"""

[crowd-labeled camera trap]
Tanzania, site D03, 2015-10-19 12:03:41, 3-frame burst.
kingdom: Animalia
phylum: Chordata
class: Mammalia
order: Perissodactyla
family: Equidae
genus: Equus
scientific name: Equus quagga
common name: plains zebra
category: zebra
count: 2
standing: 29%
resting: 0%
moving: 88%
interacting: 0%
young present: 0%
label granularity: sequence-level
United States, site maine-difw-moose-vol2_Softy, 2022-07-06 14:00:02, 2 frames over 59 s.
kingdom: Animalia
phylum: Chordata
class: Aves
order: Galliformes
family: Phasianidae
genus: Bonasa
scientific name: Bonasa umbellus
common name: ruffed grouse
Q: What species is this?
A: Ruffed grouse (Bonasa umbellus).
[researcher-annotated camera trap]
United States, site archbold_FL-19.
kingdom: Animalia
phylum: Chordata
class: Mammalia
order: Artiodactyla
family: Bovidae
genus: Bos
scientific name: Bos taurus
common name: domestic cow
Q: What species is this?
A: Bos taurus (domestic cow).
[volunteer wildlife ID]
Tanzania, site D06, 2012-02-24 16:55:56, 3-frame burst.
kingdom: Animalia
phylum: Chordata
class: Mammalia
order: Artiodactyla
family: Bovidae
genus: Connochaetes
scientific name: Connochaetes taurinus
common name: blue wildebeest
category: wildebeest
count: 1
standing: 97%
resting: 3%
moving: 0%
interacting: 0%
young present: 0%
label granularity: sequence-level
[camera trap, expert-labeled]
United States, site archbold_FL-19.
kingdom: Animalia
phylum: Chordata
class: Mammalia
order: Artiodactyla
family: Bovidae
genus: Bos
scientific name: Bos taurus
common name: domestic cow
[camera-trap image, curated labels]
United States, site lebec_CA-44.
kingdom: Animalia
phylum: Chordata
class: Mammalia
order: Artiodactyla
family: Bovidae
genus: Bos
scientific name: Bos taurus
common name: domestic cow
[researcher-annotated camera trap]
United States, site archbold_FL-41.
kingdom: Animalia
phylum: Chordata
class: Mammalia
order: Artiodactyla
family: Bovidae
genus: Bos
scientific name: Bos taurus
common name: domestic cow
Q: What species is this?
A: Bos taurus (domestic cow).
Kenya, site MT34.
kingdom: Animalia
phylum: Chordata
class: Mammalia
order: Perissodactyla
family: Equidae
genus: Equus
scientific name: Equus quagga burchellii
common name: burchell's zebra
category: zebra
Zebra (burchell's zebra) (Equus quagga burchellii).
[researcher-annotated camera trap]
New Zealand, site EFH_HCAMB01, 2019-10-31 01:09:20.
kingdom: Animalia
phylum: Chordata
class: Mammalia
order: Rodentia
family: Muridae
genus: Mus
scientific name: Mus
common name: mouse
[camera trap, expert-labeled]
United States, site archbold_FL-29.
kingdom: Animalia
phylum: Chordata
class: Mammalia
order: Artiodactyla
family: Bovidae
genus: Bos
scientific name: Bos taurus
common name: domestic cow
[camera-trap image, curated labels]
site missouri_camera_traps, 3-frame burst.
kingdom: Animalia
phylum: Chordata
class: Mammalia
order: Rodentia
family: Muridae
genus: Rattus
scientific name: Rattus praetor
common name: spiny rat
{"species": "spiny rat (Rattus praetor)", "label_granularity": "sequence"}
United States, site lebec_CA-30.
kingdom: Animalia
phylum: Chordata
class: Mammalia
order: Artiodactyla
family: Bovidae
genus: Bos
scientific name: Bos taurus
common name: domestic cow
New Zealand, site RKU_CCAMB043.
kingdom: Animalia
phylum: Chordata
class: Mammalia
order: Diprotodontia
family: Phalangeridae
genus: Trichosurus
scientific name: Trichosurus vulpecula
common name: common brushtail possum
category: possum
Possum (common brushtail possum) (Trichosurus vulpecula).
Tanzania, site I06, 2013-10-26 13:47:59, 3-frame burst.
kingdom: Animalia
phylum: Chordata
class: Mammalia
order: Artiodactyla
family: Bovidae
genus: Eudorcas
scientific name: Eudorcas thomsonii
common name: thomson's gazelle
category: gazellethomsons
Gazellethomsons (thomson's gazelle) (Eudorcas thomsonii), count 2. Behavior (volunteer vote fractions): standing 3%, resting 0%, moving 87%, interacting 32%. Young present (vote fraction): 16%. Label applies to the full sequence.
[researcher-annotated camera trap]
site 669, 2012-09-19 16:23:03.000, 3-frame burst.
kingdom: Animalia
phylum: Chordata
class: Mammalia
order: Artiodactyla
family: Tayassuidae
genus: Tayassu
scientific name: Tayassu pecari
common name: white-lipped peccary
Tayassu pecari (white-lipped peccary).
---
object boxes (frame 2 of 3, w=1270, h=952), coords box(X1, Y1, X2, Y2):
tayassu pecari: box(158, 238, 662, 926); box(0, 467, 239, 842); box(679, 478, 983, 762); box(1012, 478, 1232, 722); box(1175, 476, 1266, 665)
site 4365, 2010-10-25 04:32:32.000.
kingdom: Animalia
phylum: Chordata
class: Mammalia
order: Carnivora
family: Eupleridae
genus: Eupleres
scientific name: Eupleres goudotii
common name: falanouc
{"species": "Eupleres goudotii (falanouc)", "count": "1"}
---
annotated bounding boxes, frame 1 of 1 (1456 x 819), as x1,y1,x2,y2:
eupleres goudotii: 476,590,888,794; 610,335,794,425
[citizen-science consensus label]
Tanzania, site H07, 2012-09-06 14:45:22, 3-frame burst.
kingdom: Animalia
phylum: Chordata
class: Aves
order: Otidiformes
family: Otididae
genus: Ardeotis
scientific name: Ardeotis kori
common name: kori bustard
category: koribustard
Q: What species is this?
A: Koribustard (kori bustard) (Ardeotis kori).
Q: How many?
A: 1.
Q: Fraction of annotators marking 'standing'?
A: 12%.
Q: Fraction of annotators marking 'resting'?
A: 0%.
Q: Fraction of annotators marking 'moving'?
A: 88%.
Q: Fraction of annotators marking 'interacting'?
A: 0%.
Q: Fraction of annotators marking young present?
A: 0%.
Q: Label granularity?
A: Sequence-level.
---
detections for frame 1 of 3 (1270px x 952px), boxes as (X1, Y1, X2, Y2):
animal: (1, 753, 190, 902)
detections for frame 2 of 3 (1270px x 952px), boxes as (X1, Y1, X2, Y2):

"""

* Problem to work on:
Could you restate, word for word, every line from the one containing "Q: Fraction of annotators marking 'moving'?" through the last line of the records above, and nothing more?

* Answer to the problem:
Q: Fraction of annotators marking 'moving'?
A: 88%.
Q: Fraction of annotators marking 'interacting'?
A: 0%.
Q: Fraction of annotators marking young present?
A: 0%.
Q: Label granularity?
A: Sequence-level.
---
detections for frame 1 of 3 (1270px x 952px), boxes as (X1, Y1, X2, Y2):
animal: (1, 753, 190, 902)
detections for frame 2 of 3 (1270px x 952px), boxes as (X1, Y1, X2, Y2):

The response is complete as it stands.